_LESETEXT_
•••••
Protestpotenzial: Die Nichtpartei der Grummeldeutschen

Eine Partei unter der Führung von Thilo Sarrazin käme auf ein Fünftel der Wählerstimmen, sagen Demoskopen. Die Person Sarrazin ist dafür eigentlich gar nicht so wichtig. Das Unzufriedenheitsmilieu reicht von rechts bis links.

Berlin - Siebzehn Prozent würden ihn also wählen, genauer gesagt eine Partei, die von Thilo Sarrazin geführt würde. Das hat das Demoskopie-Institut Emnid im Auftrag der „Bild am Sonntag“ herausgefunden. Das ging ja schnell, wird nun mancher sagen, das Buch kaum draußen und schon sammelt der Bundesbanker das unzufriedene Sechstel der Deutschen um sich. „Für sie ist Sarrazin jemand, der endlich ausspricht, was viele denken“, sagt Emnid-Chef Klaus-Peter Schöppner.
•••••
_EINTRÄGE_
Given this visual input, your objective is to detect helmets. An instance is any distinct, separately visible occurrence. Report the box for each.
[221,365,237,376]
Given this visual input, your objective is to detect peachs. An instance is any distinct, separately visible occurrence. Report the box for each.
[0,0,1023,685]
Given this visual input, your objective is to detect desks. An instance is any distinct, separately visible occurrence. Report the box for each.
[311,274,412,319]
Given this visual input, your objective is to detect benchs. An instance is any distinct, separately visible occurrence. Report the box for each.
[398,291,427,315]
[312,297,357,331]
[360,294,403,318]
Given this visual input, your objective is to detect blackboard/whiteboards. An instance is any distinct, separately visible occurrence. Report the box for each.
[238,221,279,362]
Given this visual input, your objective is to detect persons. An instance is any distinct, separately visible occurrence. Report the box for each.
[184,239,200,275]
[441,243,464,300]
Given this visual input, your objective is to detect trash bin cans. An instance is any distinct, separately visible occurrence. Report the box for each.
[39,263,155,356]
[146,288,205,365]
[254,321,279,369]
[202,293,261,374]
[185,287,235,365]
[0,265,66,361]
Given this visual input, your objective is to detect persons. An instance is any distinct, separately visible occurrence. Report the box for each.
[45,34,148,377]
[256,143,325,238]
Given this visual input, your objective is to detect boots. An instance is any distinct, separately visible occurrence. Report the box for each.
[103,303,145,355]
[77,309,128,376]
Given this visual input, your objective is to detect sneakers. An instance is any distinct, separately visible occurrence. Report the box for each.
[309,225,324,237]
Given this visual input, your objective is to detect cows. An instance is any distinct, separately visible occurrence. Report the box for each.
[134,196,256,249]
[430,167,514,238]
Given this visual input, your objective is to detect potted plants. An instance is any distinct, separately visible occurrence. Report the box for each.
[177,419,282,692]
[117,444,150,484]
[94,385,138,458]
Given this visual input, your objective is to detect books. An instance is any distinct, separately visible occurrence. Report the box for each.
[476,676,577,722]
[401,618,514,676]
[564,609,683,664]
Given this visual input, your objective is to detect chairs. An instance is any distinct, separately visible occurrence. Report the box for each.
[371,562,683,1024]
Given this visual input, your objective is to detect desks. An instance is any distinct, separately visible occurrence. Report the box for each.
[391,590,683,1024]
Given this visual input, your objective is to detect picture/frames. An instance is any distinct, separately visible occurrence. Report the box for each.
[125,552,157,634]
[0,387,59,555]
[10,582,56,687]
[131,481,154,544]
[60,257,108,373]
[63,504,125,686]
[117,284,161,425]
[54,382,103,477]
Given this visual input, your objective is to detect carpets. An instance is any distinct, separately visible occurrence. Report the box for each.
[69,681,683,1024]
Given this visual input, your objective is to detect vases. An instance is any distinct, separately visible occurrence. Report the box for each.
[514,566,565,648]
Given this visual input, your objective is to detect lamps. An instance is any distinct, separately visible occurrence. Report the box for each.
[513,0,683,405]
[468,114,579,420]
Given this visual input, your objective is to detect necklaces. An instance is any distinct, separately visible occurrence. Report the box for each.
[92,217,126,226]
•••••
_IHRE AUFGABE_
Führen Sie den Text über das Wählerpotenzial einer Sarrazin-Partei im Anschluss an seinen letzten Satz fort. Die Zeilen werden für die Bearbeitung nicht benötigt.

_IHRE LÖSUNG_
Doch hat das Ergebnis der Umfrage wohl weniger mit Sarrazin zu tun als damit, dass ein latentes Protestpotenzial vorhanden ist. Denn schon vor sechs Wochen kam Emnid mit einer Umfrage auf den Markt, dass jeder fünfte Wähler für eine „bürgerlich-konservative Partei rechts von der CDU“ stimmen würde. Schöppner glaubt, dass dies vor allem an der „Sozialdemokratisierung“ der Union liege. „Eine Partei konservativen Zuschnitts bietet für sie eine neue politische Heimat“, sagt der Meinungsforscher und sieht dabei den möglichen Kopf als gar nicht so entscheidend an. Die Person Sarrazin sei nicht ausschlaggebend, lautet sein Fazit der aktuellen Unmutsmessung.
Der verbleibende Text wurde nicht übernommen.